India implemented BEPS measures through Finance Acts (2016–2022): Secondary adjustment rule (Sec 92CE), Master File/CbCR (Rules 10DA/10DB), POEM (Place of Effective Management, Sec 6(3)), Limitation on Benefits (DTAA amendments), and Equalisation Levy (2016, 2020). India joined Pillar Two framework but has not yet legislated GloBE rules.
UK implemented almost all BEPS Actions. Diverted Profits Tax (2015) preceded BEPS. Hybrid mismatch rules (Finance Act 2016). Corporate Interest Restriction (2017). UK legislated Pillar Two (QDMTTs and IIR) effective 1 January 2024 (Finance (No. 2) Act 2023).
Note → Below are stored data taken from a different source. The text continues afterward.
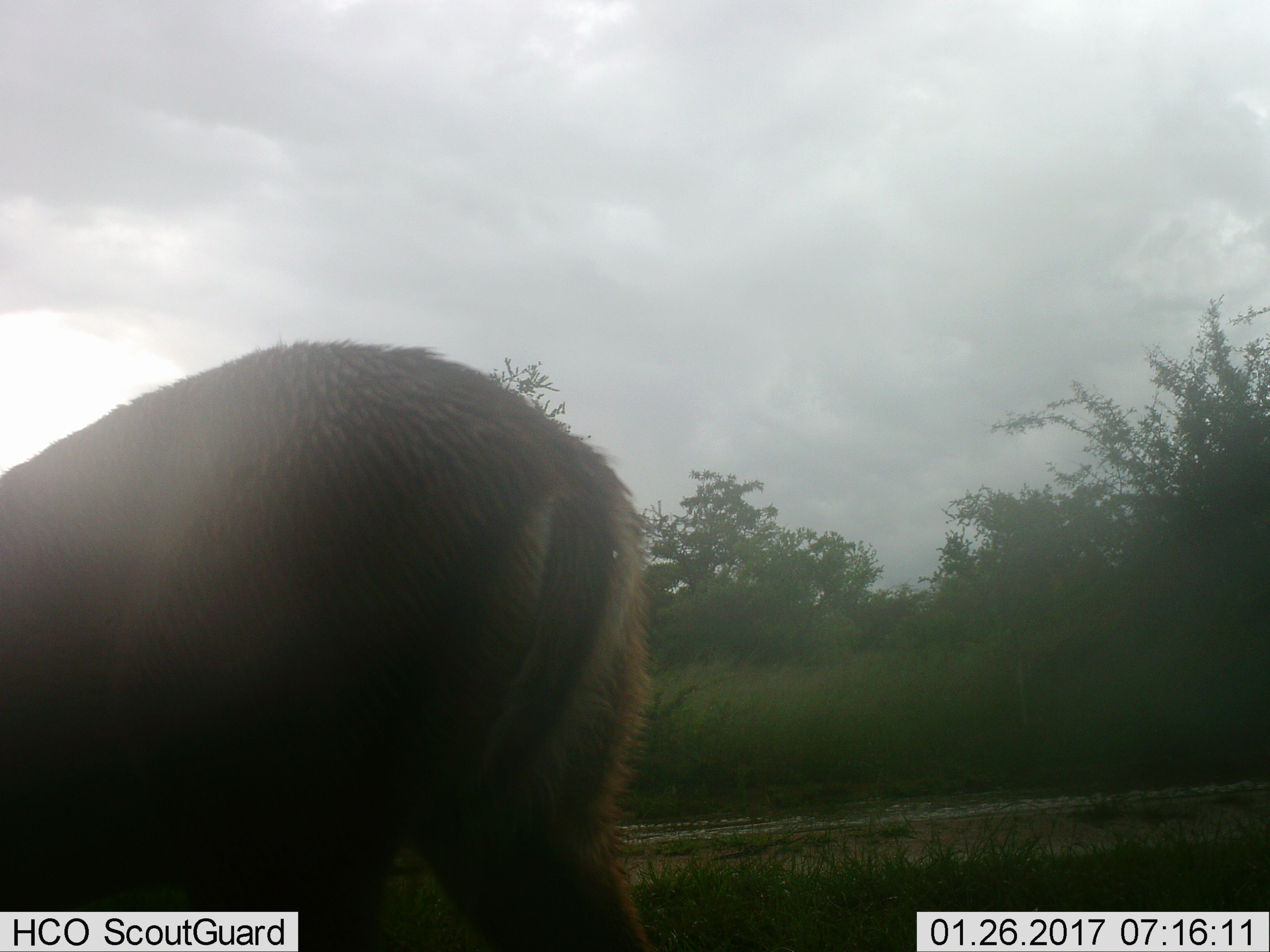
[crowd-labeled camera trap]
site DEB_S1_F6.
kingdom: Animalia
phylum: Chordata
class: Mammalia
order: Artiodactyla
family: Bovidae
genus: Aepyceros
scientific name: Aepyceros melampus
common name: impala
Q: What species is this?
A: Impala (Aepyceros melampus).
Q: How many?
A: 1.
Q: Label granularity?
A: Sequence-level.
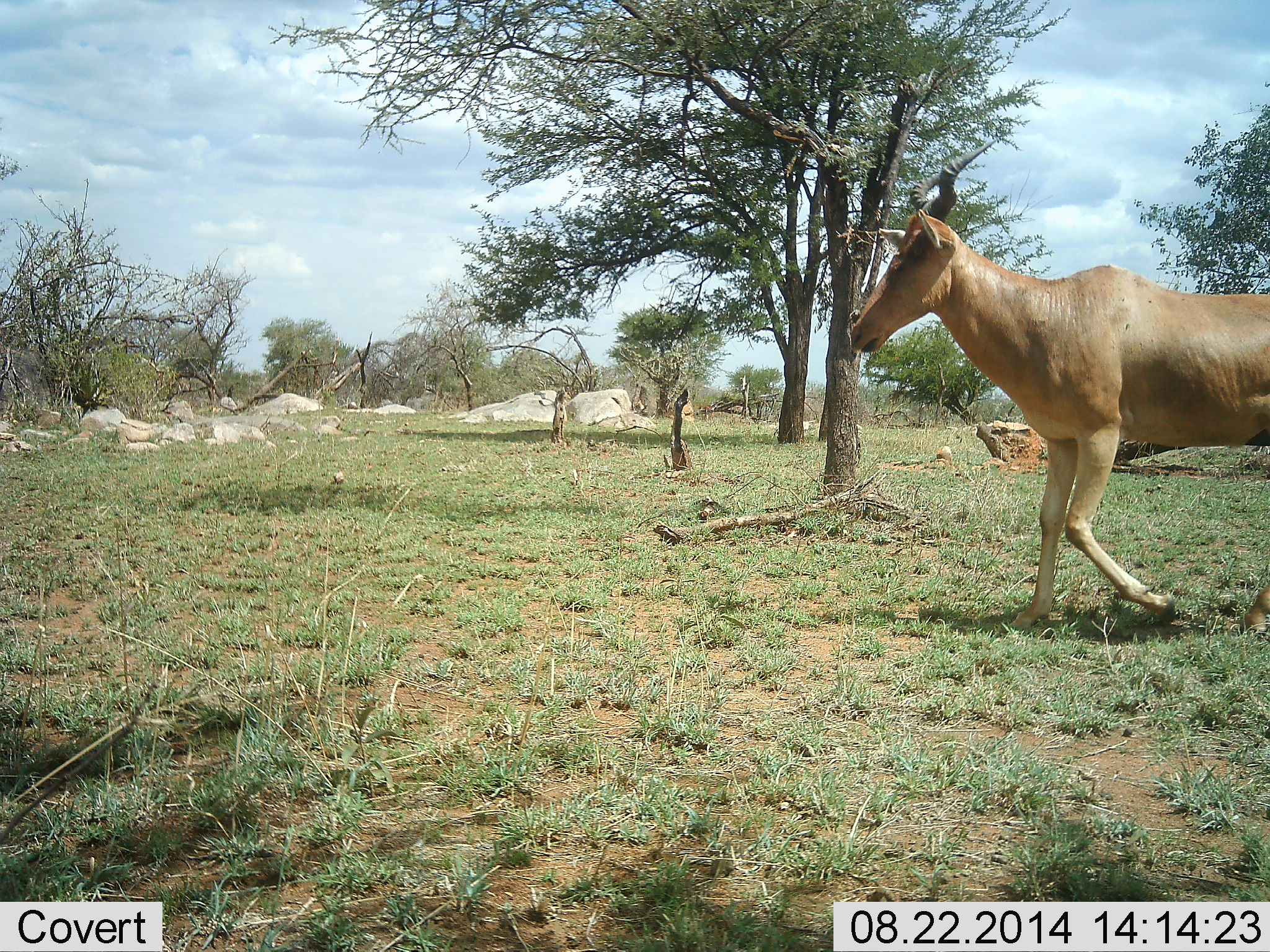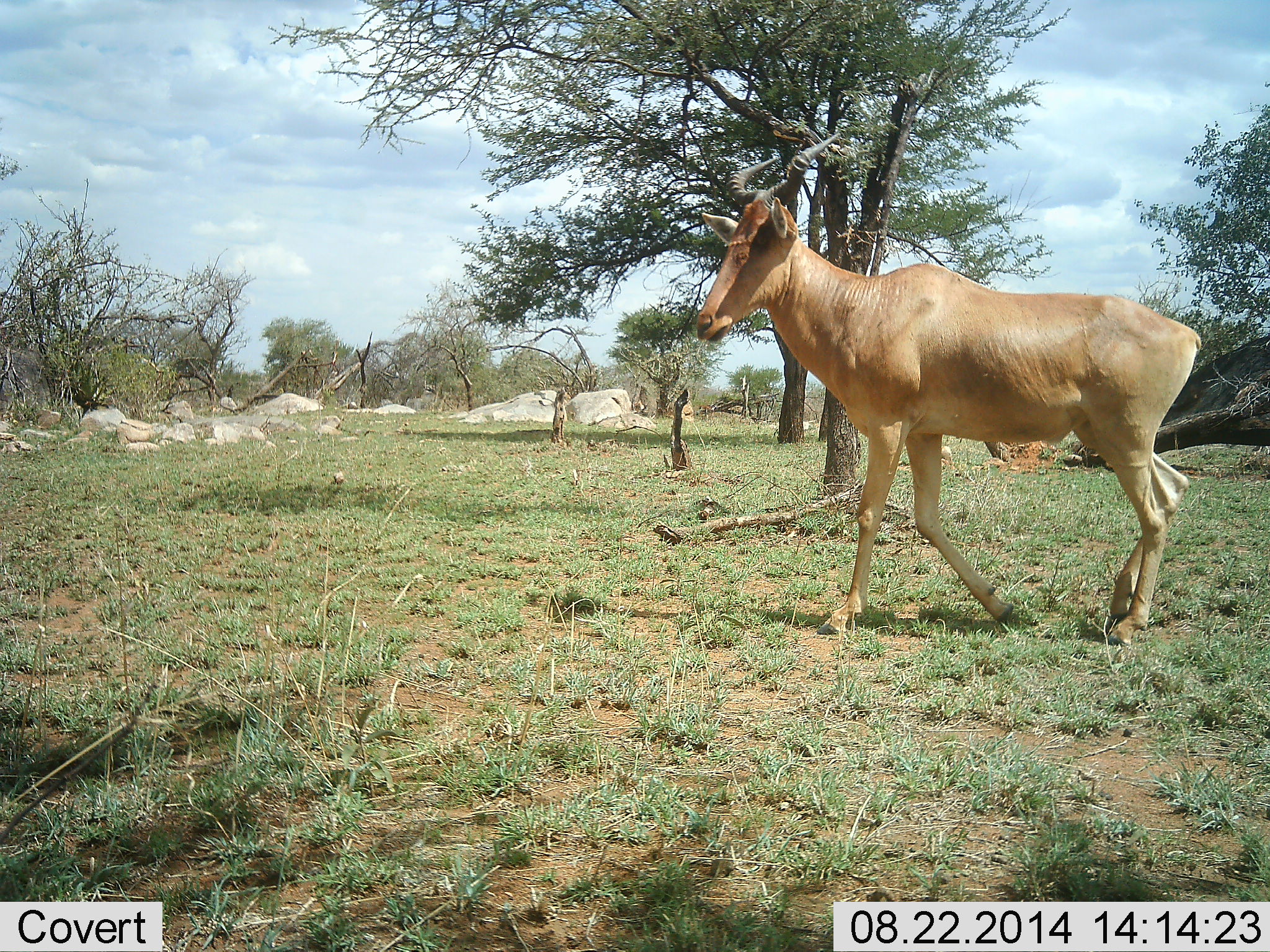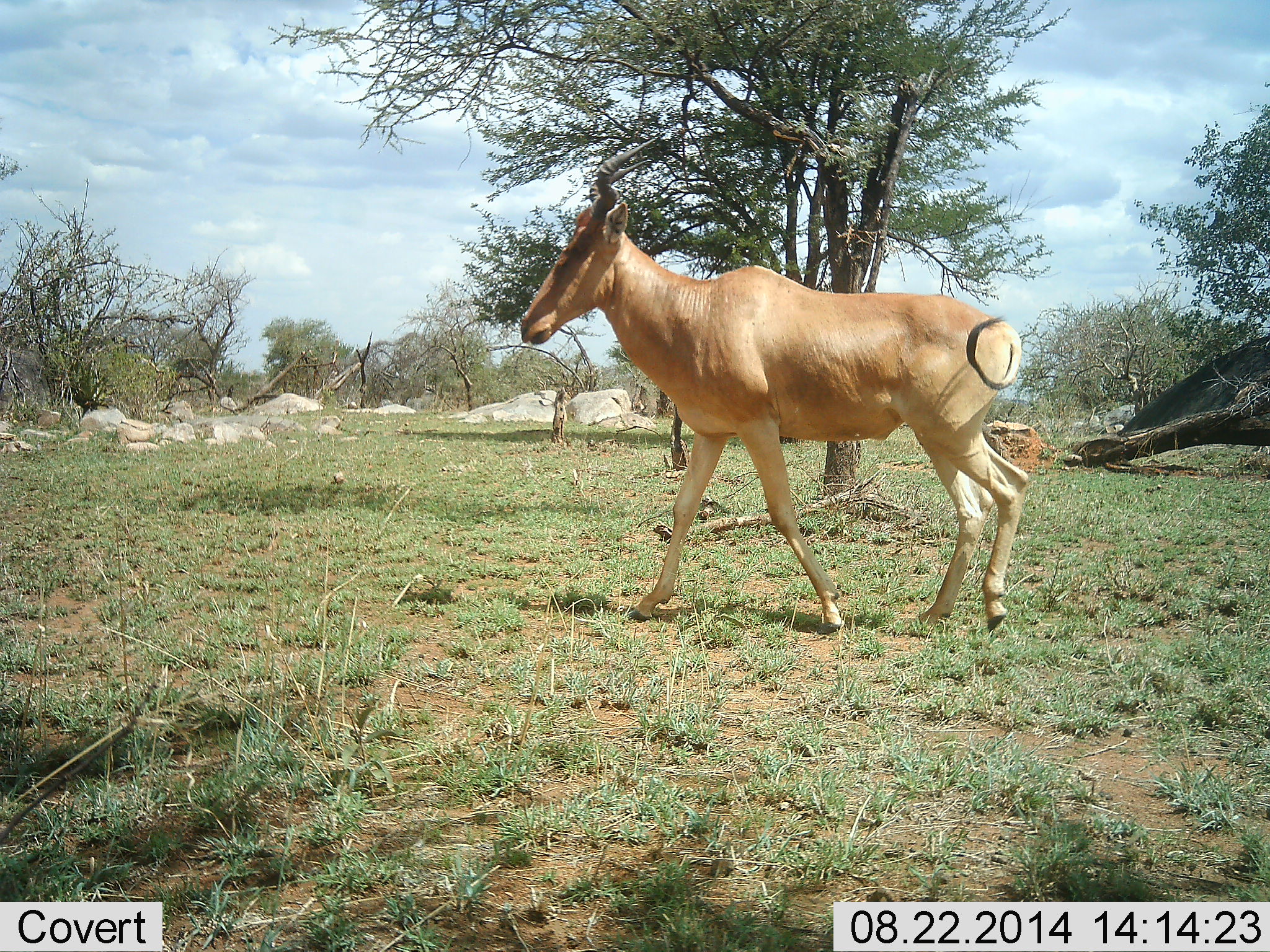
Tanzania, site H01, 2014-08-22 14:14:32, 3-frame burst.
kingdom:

EU Anti-Tax Avoidance Directives (ATAD I & II) implemented BEPS measures. Mandatory Disclosure Rules (DAC6). Pillar Two Directive (2022/2523/EU) requires EU member states to implement GloBE rules from 2024.
Key actions: Action 1 (digital economy — now Pillar One), Action 2 (hybrid mismatches), Action 5 (harmful tax practices), Action 6 (treaty abuse — PPT/LOB clauses), Action 7 (PE avoidance), Actions 8-10 (transfer pricing), Action 13 (CbCR), Action 15 (MLI).
Pillar Two introduces a 15% minimum effective tax rate for MNE groups with revenue over EUR 750M. The GloBE rules apply a top-up tax if a constituent entity's effective tax rate falls below 15% in any jurisdiction. Over 140 countries agreed to implement Pillar Two.